La "Mère Teresa" du Pakistan décède à l'âge de 87 ans

Un portrait de la religieuse allemande Ruth Pfau affiché à la léproserie Marie Adélaïde à Karachi, le 10 août 2017
Un portrait de la religieuse allemande Ruth Pfau affiché à la léproserie Marie Adélaïde à Karachi, le 10 août 2017 - © ASIF HASSAN

Ruth Pfau, une religieuse allemande qui a consacré sa vie à combattre la lèpre au Pakistan est décédée à l'âge de 87 ans mercredi, a-t-on appris de source médicale.

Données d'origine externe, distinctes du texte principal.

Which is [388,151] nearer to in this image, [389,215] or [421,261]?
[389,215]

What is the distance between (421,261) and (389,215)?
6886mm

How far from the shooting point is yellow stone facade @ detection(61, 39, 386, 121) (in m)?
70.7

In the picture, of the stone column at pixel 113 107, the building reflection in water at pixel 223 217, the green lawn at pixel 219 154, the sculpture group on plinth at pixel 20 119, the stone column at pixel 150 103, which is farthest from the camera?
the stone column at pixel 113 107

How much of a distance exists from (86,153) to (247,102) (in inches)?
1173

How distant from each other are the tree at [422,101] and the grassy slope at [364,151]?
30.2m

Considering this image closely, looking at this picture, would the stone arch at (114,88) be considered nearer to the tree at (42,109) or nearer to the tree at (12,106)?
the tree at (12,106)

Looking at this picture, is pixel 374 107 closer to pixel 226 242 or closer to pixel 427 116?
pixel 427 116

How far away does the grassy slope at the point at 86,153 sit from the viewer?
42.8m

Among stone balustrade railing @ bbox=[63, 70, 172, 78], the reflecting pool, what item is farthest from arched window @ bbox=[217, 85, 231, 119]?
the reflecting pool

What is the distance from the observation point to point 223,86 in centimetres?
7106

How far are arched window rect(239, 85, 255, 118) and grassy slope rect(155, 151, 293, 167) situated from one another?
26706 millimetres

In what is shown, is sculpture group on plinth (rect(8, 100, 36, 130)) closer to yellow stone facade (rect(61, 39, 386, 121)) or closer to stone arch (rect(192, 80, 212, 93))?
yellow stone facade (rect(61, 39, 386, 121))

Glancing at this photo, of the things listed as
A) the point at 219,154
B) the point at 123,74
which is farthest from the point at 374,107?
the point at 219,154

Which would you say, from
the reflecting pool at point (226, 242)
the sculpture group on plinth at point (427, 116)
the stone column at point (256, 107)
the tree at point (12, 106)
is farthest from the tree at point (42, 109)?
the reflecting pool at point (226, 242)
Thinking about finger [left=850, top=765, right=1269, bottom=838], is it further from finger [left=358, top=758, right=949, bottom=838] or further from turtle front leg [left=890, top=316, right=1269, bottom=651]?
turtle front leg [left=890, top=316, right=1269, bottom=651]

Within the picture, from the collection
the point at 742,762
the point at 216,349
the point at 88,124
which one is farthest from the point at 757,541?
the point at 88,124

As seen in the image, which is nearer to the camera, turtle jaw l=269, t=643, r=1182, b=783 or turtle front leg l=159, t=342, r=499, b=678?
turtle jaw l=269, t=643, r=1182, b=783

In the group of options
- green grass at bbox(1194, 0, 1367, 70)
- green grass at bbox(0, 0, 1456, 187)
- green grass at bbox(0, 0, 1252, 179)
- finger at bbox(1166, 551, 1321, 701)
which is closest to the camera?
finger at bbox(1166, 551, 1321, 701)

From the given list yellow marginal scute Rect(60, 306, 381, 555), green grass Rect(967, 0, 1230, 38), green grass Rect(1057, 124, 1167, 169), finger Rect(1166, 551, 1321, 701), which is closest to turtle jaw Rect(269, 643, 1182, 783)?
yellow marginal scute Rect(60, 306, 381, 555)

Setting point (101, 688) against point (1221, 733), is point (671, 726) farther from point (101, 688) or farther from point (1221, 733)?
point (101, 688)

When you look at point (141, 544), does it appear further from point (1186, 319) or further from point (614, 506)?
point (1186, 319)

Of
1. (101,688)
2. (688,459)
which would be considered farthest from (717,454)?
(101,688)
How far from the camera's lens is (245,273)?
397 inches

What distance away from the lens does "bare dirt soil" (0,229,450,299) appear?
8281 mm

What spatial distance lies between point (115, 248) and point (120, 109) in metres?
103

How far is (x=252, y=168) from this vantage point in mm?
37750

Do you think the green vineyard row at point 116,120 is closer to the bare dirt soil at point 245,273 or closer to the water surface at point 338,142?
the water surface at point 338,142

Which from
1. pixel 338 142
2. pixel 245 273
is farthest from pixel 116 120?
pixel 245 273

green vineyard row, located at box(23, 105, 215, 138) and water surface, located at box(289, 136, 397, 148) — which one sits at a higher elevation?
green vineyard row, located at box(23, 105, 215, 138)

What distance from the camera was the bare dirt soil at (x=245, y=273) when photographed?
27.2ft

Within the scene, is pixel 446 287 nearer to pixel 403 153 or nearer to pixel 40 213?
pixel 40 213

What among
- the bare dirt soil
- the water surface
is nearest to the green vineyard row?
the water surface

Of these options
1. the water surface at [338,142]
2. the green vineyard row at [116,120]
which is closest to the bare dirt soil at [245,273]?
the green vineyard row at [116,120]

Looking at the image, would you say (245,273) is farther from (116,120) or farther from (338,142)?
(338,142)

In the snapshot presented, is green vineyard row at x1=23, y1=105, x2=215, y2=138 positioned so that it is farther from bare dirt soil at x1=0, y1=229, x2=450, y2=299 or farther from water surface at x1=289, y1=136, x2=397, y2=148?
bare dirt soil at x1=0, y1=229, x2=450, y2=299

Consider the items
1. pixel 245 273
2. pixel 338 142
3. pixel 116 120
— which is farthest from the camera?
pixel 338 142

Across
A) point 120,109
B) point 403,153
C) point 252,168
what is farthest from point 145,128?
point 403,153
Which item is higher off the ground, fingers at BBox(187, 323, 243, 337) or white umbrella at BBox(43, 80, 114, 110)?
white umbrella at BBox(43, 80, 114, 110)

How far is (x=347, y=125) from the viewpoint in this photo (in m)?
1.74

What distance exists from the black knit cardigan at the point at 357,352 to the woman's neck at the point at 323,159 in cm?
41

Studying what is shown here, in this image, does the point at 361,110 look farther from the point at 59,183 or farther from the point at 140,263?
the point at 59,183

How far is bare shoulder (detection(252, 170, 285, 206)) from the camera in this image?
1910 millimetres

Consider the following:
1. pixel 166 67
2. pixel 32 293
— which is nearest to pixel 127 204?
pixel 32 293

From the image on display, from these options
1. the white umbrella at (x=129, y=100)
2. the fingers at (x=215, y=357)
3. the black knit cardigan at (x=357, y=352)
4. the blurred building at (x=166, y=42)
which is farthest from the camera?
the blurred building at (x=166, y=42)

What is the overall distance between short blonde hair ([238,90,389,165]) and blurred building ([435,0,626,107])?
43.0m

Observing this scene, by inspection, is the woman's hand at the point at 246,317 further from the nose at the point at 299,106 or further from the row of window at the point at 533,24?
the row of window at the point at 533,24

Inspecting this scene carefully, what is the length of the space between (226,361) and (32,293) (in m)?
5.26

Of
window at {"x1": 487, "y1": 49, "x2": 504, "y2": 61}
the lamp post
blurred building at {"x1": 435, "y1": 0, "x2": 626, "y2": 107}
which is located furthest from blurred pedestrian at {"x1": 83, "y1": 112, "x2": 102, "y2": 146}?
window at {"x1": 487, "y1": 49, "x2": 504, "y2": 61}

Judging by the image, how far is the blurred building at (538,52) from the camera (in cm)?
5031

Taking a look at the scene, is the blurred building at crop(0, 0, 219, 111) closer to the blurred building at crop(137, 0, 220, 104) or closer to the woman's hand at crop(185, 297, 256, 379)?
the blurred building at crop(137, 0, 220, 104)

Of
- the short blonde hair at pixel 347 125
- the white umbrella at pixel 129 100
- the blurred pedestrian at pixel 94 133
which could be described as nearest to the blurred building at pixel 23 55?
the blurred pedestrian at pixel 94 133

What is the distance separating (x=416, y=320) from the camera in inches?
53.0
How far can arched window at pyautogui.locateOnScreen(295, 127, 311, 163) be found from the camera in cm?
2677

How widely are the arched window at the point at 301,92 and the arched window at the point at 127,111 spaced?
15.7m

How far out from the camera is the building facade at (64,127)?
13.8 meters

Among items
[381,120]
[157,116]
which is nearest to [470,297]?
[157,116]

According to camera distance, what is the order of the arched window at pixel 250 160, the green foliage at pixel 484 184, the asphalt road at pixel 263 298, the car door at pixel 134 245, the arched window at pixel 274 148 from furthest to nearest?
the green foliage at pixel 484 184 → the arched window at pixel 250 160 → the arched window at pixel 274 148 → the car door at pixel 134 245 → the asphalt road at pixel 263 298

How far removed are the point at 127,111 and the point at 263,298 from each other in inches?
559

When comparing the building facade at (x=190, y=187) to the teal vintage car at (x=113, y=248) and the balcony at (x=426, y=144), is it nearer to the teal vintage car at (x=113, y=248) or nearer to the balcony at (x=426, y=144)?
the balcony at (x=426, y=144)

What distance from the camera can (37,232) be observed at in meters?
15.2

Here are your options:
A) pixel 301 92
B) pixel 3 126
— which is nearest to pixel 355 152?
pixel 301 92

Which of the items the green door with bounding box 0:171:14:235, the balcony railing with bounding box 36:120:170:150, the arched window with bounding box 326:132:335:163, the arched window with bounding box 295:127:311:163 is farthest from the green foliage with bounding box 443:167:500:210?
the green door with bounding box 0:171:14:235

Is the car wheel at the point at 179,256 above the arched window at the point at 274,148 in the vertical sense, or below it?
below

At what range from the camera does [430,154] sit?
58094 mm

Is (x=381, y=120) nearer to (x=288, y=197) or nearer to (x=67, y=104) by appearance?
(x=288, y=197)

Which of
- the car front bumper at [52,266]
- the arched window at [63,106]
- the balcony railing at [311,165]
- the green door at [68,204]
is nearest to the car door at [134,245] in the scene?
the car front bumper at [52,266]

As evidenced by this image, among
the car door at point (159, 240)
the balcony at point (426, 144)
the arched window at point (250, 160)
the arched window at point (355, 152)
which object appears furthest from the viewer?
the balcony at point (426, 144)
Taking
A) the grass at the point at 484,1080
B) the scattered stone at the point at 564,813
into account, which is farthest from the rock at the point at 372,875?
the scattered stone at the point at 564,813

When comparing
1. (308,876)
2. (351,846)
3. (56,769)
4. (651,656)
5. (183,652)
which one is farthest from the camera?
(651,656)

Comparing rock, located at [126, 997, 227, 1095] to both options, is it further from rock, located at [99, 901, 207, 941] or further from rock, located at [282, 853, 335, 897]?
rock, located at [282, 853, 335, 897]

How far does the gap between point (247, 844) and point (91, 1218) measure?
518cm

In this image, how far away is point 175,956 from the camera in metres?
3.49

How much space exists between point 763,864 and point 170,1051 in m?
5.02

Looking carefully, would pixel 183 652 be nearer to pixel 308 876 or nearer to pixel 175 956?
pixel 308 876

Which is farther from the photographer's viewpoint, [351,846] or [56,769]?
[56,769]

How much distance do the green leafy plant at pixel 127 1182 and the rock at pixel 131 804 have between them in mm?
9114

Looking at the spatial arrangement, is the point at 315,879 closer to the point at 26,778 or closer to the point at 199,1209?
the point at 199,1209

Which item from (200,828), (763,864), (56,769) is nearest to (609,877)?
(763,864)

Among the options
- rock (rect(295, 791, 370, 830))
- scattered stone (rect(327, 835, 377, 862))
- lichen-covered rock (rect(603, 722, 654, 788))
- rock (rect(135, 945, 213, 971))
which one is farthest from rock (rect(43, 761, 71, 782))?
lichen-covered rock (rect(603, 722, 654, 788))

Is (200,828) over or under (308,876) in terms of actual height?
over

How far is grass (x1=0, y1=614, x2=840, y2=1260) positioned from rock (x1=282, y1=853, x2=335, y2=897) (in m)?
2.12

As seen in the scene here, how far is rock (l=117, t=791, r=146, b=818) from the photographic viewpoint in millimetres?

Connue sous le nom de Mère Teresa du Pakistan, Ruth Pfau était arrivée en 1960 à Karachi, dans le sud du pays, et avait passé près de cinquante ans à prendre soin des personnes les plus malades et plus pauvres du pays.

Elle était fondatrice de la léproserie Marie Adélaïde à Karachi, où elle avait été prise en charge ces deux dernières semaines, après être tombée malade.

Ruth Pfau est décédée tard mercredi, a précisé à l'AFP le responsable de ce centre médical, Mervyn Lobo. Elle devrait avoir droit à des funérailles nationales.

"Elle avait beau être née en Allemagne, son cœur a toujours été au Pakistan", a pour sa part déclaré le premier ministre pakistanais Shahid Khaqan Abbasi, qui a exprimé sa tristesse.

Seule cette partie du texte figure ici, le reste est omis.